GIVEN PASSAGE
────────────────

In the wake of last month's stock market collapse, Rep. Tony Coelho, majority whip, circulated a ''Dear Colleague'' letter discussing how the affirmative action taken by the Roose-velt administration in its historic ''First 100 Days'' not only resuscitated the U.S. economy in 1933 but has saved our collective bacon in 1987. In this, Rep. Coelho has a point. Without the safety and soundness net woven around the nation's banking and securities industries by President Roosevelt and his successors, history might have repeated itself.
It was right in 1933 for a Glass-Steagall wall to be constructed between the banking and securities industries. It is bad in 1987 to keep an impermeable wall in place. Those who advocate competitive equality for the financial services industry do not support a return to the wholesale free-for-all that led to the market's collapse in 1929. Rather, they would like to penetrate the Glass-Steagall wall to strengthen financial institutions' ability to compete effectively, while enhancing existing statutory and regulatory safeguards and strengthening a supervisory net that will prevent the conflicts of interest and insider abuse of the 1920s.

────────────────

INPUT DATA

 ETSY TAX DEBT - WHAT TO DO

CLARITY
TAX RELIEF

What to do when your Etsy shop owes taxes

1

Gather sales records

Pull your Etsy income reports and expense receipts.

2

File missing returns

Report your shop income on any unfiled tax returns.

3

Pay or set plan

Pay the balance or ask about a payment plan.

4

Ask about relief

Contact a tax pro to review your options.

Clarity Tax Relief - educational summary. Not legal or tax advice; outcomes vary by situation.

────────────────

WHAT THE TASK ASKS
In the passage on banking and securities regulation, reproduce the stretch starting with "It was right" and going on through "of the 1920s.", changing "wall" to "barrier" wherever it occurs.

RESPONSE BOX
It was right in 1933 for a Glass-Steagall barrier to be constructed between the banking and securities industries. It is bad in 1987 to keep an impermeable barrier in place. Those who advocate competitive equality for the financial services industry do not support a return to the wholesale free-for-all that led to the market's collapse in 1929. Rather, they would like to penetrate the Glass-Steagall barrier to strengthen financial institutions' ability to compete effectively, while enhancing existing statutory and regulatory safeguards and strengthening a supervisory net that will prevent the conflicts of interest and insider abuse of the 1920s.